Eiliv Skard (19 October 1898 - 30 September 1978) was a Norwegian classical philologist.

==Personal life==
He was born in Levanger as a son of educators Matias Skard (1846–1927) and Gyda Christensen (1868–1916). The family moved to Kristiansand in 1901. He was a nephew of Johannes Skar and Christopher Bruun, a brother of Bjarne and Sigmund Skard and a half-brother of Olav and Torfinn Skard. When Sigmund Skard married Åse Gruda Skard, Åsa became Eiliv's sister-in-law.

In 1940 he married teacher Sigrid Nordang (1903–1988). They had met in Gudbrandsdalen in the same year.

==Career==
He finished his secondary education at Kristiansand Cathedral School in 1916, and graduated from the Royal Frederick University in 1922. He worked at the secondary schools in Hornnes Municipality from 1922 to 1924 and Orkdal Municipality from 1925 to 1929. He was a Latin teacher at the university from 1929, having specialized in classical philology during studies in Germany, Italy and Greece.
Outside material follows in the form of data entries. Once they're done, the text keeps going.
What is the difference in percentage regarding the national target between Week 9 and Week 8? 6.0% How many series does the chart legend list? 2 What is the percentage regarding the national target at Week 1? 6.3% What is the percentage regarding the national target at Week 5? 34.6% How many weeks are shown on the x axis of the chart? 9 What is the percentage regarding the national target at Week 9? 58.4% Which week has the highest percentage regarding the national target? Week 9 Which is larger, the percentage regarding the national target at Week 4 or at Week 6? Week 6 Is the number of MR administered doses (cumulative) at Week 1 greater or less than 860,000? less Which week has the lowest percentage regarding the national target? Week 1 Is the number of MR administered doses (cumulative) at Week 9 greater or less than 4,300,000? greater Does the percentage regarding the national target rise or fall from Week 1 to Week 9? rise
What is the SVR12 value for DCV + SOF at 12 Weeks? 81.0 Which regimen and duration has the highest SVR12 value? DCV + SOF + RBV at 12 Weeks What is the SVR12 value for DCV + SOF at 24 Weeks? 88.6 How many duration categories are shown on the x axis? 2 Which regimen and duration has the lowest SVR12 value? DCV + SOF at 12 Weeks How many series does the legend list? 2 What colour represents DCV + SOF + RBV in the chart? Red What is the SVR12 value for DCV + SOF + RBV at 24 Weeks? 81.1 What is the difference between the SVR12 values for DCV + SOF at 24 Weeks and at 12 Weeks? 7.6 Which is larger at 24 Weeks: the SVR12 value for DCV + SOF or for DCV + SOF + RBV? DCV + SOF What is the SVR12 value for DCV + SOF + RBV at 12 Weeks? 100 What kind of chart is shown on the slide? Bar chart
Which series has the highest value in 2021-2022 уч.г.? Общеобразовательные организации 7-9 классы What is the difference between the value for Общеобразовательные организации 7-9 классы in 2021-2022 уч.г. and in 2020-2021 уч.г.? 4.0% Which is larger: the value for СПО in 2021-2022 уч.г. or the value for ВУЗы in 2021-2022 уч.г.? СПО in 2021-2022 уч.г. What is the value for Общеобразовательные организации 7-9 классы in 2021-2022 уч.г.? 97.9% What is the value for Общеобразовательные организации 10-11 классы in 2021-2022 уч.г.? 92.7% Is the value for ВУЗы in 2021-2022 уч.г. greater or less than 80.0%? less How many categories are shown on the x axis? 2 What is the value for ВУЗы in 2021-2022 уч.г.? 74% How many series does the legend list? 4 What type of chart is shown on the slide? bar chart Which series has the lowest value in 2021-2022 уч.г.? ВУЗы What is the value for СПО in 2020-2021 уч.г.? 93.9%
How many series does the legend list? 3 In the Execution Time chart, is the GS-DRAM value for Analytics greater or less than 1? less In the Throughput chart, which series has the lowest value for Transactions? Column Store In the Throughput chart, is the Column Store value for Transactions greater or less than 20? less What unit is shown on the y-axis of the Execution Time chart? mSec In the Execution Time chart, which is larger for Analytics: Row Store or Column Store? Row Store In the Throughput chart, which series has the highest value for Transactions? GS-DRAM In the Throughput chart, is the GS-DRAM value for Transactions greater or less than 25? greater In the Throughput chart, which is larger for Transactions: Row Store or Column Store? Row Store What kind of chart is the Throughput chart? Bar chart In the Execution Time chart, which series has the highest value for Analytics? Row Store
He took the dr.philos. degree in 1931 on the thesis Zwei religiös-politische Begriffe. Euergetes. Concordia. When writing in Norwegian, he used the Nynorsk form. In 1934 he was promoted to professor of classical philology at the Royal Frederick University (from 1939: the University of Oslo).

In the interwar period Skard marked himself as an opponent of Fascism, first and foremost as a follower of the Oxford Group. When Germany invaded Norway in 1940, Skard participated in the fighting in Gudbrandsdalen. Germany won, but one of the many civil protests ensued when the Nazi authorities were about to change the rules for admission to the university in autumn 1943. In retaliation, the authorities arrested 11 staff, 60 male students and 10 female students. The staff Johannes Andenæs, Bjørn Føyn, Johan Christian Schreiner, Harald Krabbe Schjelderup, Anatol Heintz, Odd Hassel, Ragnar Frisch, Carl Jacob Arnholm, Endre Berner and Eiliv Skard were sent to Grini concentration camp. Skard was first incarcerated at Bredtveit from 15 October to 22 November, then at Berg until 8 December, then at Grini until 5 May 1945. An exception came in the last winter, when Skard spent a month at Victoria Terrasse.

After the war Skard returned as professor, and was dean of the Faculty of Humanities from 1947 to 1952. On 1 February 1948 he became professor of the history of ideas with an emphasis on the Antiquity. He edited the journal Symbolae Osloenses, and his most notable books were Filosofien i oldtiden (1951) and the three-volume anthology Vestens tenkere (1962) which he edited together with Andreas Hofgaard Winsnes. He died in September 1978 in Oslo.